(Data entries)
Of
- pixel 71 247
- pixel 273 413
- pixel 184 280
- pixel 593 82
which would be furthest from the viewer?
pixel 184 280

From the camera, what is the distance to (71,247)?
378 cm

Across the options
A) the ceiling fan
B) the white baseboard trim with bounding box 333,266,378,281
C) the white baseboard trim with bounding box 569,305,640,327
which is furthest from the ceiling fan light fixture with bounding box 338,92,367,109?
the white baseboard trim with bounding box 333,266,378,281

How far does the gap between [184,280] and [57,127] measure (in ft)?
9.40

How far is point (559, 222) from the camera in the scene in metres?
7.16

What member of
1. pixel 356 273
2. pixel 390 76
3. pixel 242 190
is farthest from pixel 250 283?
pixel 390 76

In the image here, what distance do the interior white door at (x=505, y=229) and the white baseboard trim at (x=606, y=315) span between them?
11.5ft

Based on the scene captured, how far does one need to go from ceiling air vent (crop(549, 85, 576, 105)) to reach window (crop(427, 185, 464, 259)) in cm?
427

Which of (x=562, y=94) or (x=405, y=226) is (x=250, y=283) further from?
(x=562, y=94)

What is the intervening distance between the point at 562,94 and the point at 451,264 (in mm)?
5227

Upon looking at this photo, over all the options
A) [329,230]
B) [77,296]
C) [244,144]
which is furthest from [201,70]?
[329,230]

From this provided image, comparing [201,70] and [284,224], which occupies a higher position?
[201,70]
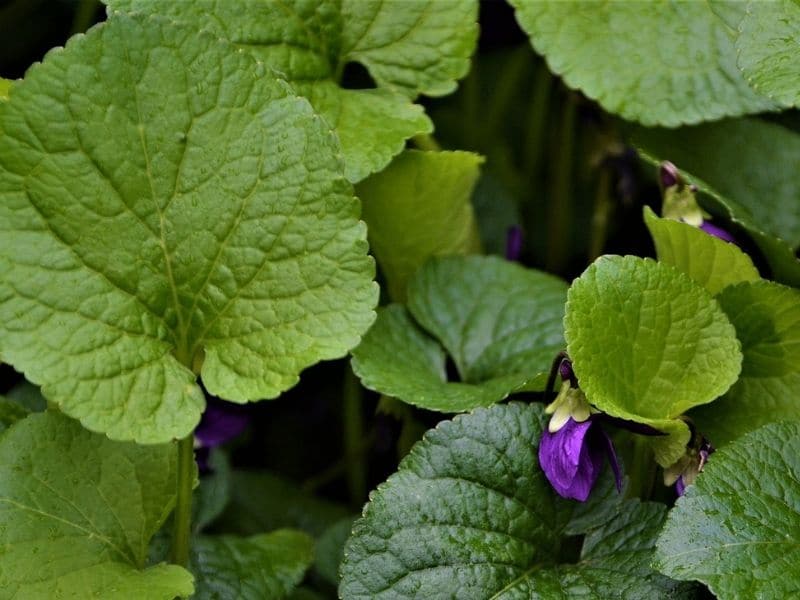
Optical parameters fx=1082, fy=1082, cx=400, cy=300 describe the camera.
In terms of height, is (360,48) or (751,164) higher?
(360,48)

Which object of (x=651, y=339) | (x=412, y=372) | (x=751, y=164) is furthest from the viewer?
(x=751, y=164)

## Stated goal
Transcribe the full listing character for character. Pictures are excluded.

## Finished answer
Of
- pixel 71 247
- pixel 273 413
- pixel 184 280
- pixel 593 82
which would be furthest from the viewer?
pixel 184 280

From the camera, what is the distance to (71,247)?
378 cm

Across the options
A) the ceiling fan
B) the white baseboard trim with bounding box 333,266,378,281
C) the white baseboard trim with bounding box 569,305,640,327
which is furthest from the ceiling fan light fixture with bounding box 338,92,367,109?
the white baseboard trim with bounding box 333,266,378,281

How far does the gap between [184,280] and [57,127] measure (in ft)?
9.40

How far is point (559, 222) from the camera in the scene in metres?
7.16

What member of
1. pixel 356 273
2. pixel 390 76
3. pixel 242 190
is farthest from pixel 250 283?
pixel 390 76

In the image here, what distance do the interior white door at (x=505, y=229) and the white baseboard trim at (x=606, y=315) span between them?
11.5ft

Based on the scene captured, how far does one need to go from ceiling air vent (crop(549, 85, 576, 105)) to reach window (crop(427, 185, 464, 259)) in cm?
427

Which of (x=562, y=94) or (x=405, y=226) is (x=250, y=283) further from?
(x=562, y=94)

What is the intervening distance between the point at 562,94 and the point at 451,264 (in mm)?
5227

Upon looking at this photo, over all the options
A) [329,230]
B) [77,296]
C) [244,144]
which is furthest from [201,70]?
[329,230]

From this provided image, comparing [201,70] and [284,224], which occupies a higher position?
[201,70]
Optical parameters fx=1082, fy=1082, cx=400, cy=300 describe the camera.
In terms of height, is (360,48) or (751,164) higher?
(360,48)

Which object of (x=651, y=339) | (x=412, y=372) | (x=751, y=164) is furthest from the viewer?
(x=751, y=164)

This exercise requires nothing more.